O przejściu Wilka do Wolności partia poinformowała na specjalnie zwołanym w Sejmie briefingu prasowym. Oprócz posła uczestniczyli w nim m.in. prezes Janusz Korwin-Mikke i Konrad Berkowicz, kandydat Wolności na prezydenta Krakowa.
- Ci, którzy śledzą moją aktywność jako posła od ponad dwóch lat wiedzą dobrze, że moim takim podstawowym celem, moją największą ambicją jest to, aby zbierać i jednoczyć środowiska wolnościowe.
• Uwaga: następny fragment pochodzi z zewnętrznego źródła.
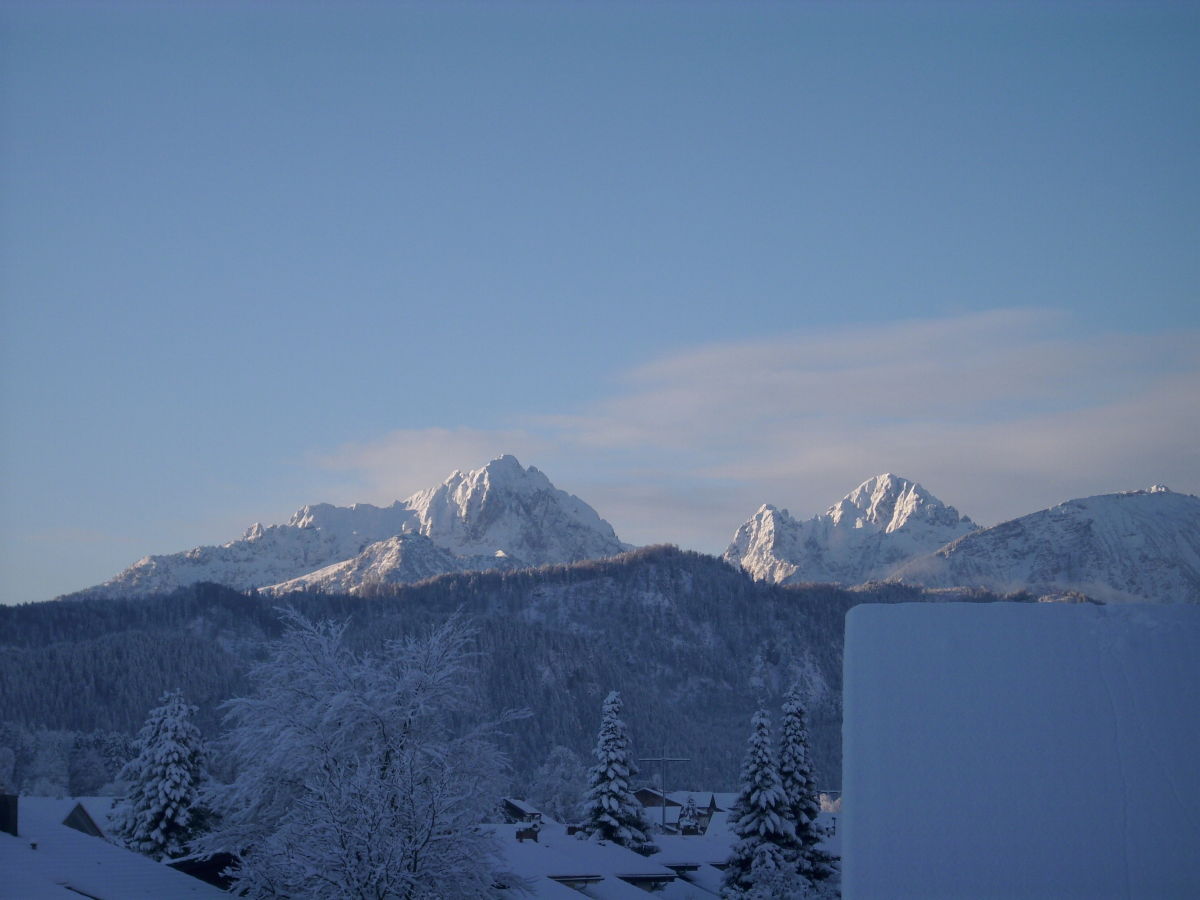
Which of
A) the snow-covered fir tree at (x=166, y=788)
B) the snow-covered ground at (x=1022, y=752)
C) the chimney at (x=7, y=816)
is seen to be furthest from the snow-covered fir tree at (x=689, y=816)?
the snow-covered ground at (x=1022, y=752)

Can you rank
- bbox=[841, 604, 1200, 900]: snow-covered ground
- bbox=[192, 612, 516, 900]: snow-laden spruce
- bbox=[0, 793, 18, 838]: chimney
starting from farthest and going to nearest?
bbox=[0, 793, 18, 838]: chimney → bbox=[192, 612, 516, 900]: snow-laden spruce → bbox=[841, 604, 1200, 900]: snow-covered ground

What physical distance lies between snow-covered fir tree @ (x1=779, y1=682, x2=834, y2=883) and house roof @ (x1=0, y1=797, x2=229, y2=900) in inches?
802

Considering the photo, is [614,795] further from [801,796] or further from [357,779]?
[357,779]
Odbyłem setki spotkań, rozmów, podróży po kraju i wszędzie słyszę dokładnie to samo, tzn. wielką potrzebę tego, wielką wolę, presję na nas wszystkich, aby - jak to się mówi - pozbierać siły, połączyć się znowu do wspólnego działania - mówił w czasie konferencji Wilk.
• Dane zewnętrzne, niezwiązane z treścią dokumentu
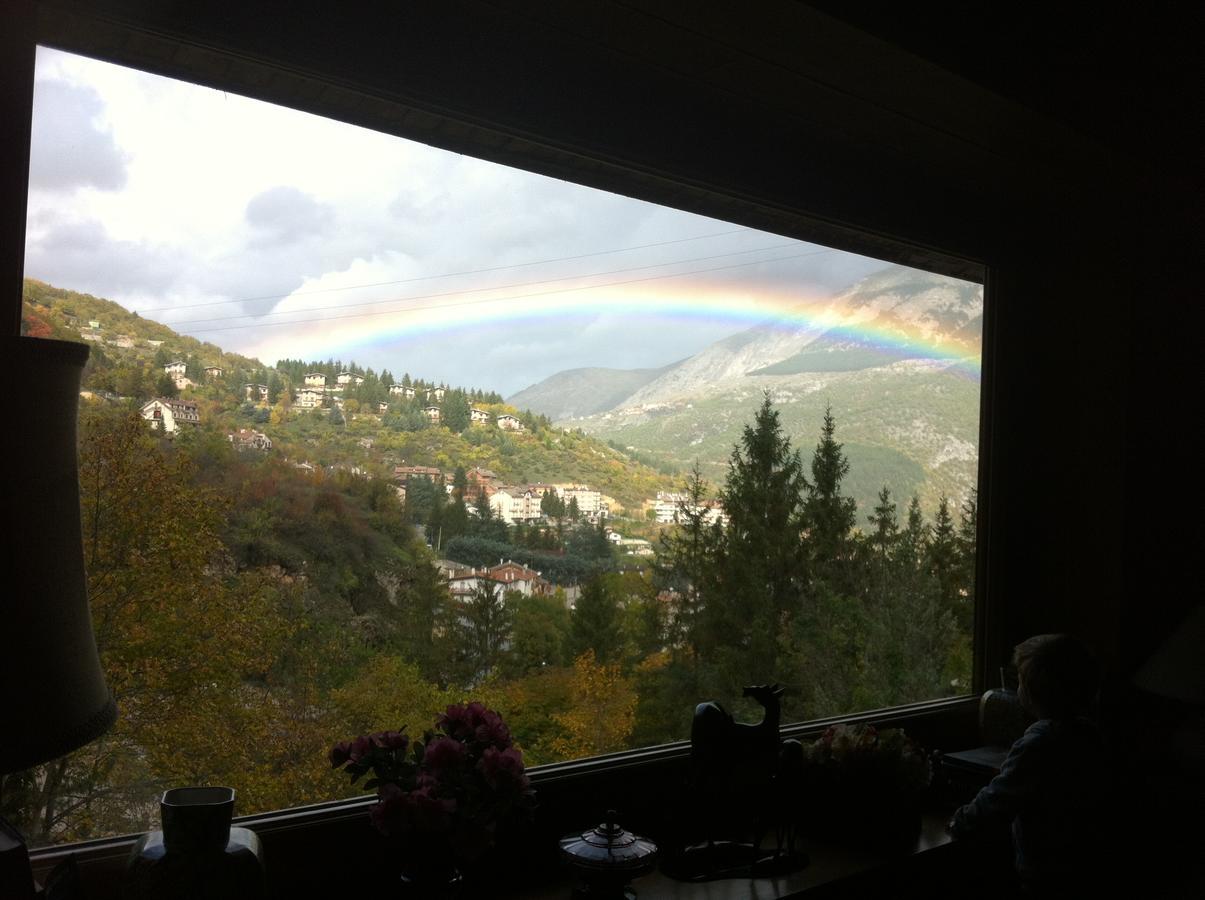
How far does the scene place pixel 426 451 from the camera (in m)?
1.83

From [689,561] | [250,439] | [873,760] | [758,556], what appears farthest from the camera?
[758,556]

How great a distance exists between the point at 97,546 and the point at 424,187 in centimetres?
89

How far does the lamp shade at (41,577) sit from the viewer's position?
2.35 ft

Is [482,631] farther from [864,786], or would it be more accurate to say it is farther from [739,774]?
[864,786]

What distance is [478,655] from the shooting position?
1853mm

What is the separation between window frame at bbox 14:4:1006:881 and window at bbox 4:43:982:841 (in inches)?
1.5

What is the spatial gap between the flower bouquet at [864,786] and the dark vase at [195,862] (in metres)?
1.34

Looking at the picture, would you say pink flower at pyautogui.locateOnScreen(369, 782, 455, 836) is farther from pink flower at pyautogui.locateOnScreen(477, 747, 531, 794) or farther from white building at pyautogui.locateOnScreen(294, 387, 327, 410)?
white building at pyautogui.locateOnScreen(294, 387, 327, 410)

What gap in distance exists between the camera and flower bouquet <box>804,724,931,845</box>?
2.04 m

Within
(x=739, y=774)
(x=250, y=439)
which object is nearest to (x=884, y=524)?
(x=739, y=774)

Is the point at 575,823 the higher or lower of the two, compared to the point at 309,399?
lower

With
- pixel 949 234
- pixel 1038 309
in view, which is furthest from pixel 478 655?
pixel 1038 309

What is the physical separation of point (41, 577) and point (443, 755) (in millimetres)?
795

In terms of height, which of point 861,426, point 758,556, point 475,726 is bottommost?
point 475,726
Jego zdaniem "środowisko wolnościowe jest w chwili obecnej najsilniejsze w historii całej III RP". - Ma posłów, ma europosłów, ma struktury, ma bardzo dużo imprez, spotkań i brakuje tylko tutaj tego jednego elementu - woli, aby rzeczywiście uderzyć razem, pójść razem - wyliczał.
- Ja nigdy nie miałem problemu z tym, żeby rozmawiać ze wszystkimi i zawsze byłem osobą zgodną, i dzisiaj wypuszczam taki sygnał do wszystkich, którzy chcą się połączyć znowu według koncepcji wolnościowych, aby teraz właśnie ten wybrali, jako ten, w którym należy wykonać kolejne kroki. I państwo będą świadkami takich kolejnych kroków w następnych dniach, które będą pokazywały, jak środowisko wolnościowe się wzmacnia, jednoczy, jak się konsoliduje - zapowiedział poseł.
Partię Polska Razem Jarosława Gowina, która w ostatnim czasie wzmocniła się o dwie posłanki z Koła Republikanów, nazwał "partią socjalistycznej, nie mającą nic wspólnego z ideami wolnościowymi". - My właśnie pokazujemy, że kierunek powinien być zupełnie odwrotny - dodał.